OpenCode + Candle-vLLM

June 11, 2026 · View on GitHub

This guide connects OpenCode directly to candle-vllm through the built-in OpenAI-compatible /v1/chat/completions endpoint.

OpenCode -> Candle-vLLM (OpenAI-compatible)

1) Start candle-vLLM (at port 8000)

cargo run --release --features cuda,nccl,flashinfer,cutlass -- \
  --m Qwen/Qwen3.6-27B-FP8 \
  --d 0 \
  --p 8000 \
  --kv-fraction 0.6 \
  --enforce-parser qwen_coder

If you prefer FlashAttention, replace flashinfer with flashattn.

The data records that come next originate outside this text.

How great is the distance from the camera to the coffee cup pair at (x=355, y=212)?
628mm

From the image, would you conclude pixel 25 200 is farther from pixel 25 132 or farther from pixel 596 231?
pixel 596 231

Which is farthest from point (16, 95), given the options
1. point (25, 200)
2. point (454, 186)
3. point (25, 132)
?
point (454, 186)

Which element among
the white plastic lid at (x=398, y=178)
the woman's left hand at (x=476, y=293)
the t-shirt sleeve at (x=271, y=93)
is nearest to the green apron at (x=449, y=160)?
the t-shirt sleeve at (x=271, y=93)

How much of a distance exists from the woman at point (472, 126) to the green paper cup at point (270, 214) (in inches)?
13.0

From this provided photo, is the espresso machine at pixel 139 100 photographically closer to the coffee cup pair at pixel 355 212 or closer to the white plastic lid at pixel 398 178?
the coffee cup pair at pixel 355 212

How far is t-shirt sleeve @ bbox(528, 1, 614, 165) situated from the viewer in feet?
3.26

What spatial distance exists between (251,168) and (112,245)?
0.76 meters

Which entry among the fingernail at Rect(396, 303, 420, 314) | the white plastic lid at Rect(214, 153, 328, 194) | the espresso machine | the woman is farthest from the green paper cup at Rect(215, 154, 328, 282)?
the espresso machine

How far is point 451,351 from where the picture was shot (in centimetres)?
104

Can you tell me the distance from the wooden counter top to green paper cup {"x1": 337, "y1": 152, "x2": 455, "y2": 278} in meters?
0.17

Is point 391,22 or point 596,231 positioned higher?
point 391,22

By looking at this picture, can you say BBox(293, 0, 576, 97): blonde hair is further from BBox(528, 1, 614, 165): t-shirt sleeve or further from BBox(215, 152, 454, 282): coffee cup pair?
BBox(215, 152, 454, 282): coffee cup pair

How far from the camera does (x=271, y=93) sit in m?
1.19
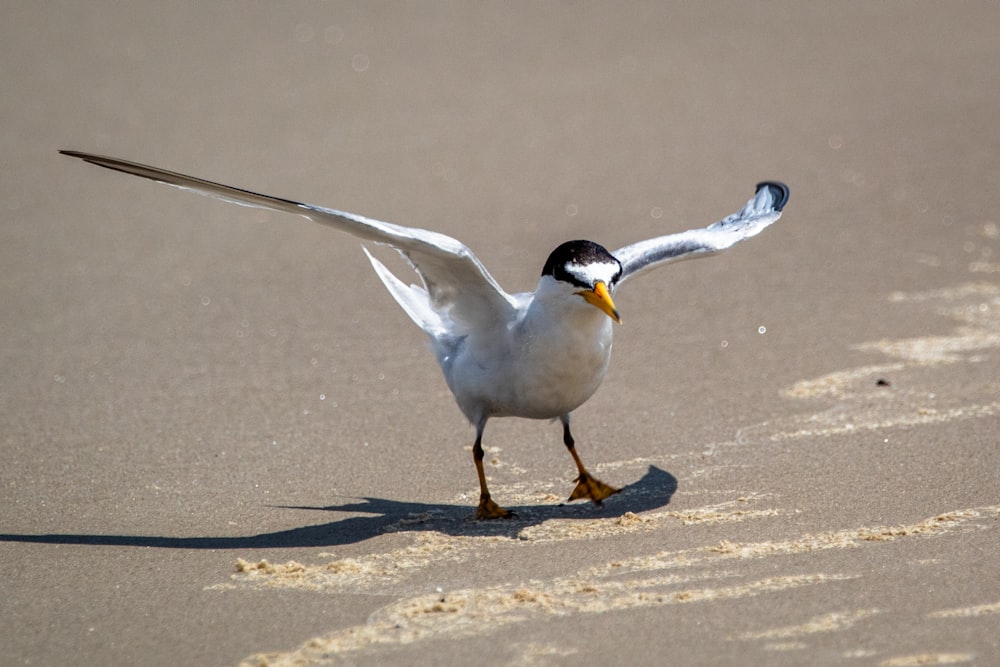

2) Discover the served model name

curl http://localhost:8000/v1/models

Use the returned id in the OpenCode config.

3) Configure OpenCode

Install OpenCode:

curl -fsSL https://opencode.ai/install | bash

Or:

npm i -g opencode-ai

Create ~/.config/opencode/config.json:

{
  "$schema": "https://opencode.ai/config.json",
  "provider": {
    "local-candle-vllm": {
      "npm": "@ai-sdk/openai-compatible",
      "name": "Candle-vLLM Local",
      "options": {
        "baseURL": "http://localhost:8000/v1"
      },
      "models": {
        "qwen3-coder": {
          "name": "Qwen/Qwen3.6-27B-FP8"
        }
      }
    }
  },
  "model": "local-candle-vllm/qwen3-coder"
}

4) Run OpenCode

opencode

Notes

Tool calls follow the normal OpenAI request/response loop.
For Qwen coder models, --enforce-parser qwen_coder is usually the most reliable parser setting.
If OpenCode reports a model mismatch, compare your configured model against GET /v1/models.

Troubleshooting

Chat logger:

export CANDLE_VLLM_CHAT_LOGGER=1

Reasoning routing for tool-enabled requests:

export CANDLE_VLLM_STREAM_AS_REASONING_CONTENT=1

Set CANDLE_VLLM_STREAM_AS_REASONING_CONTENT=0 if the client expects reasoning to stay inside content instead of separate reasoning_content fields.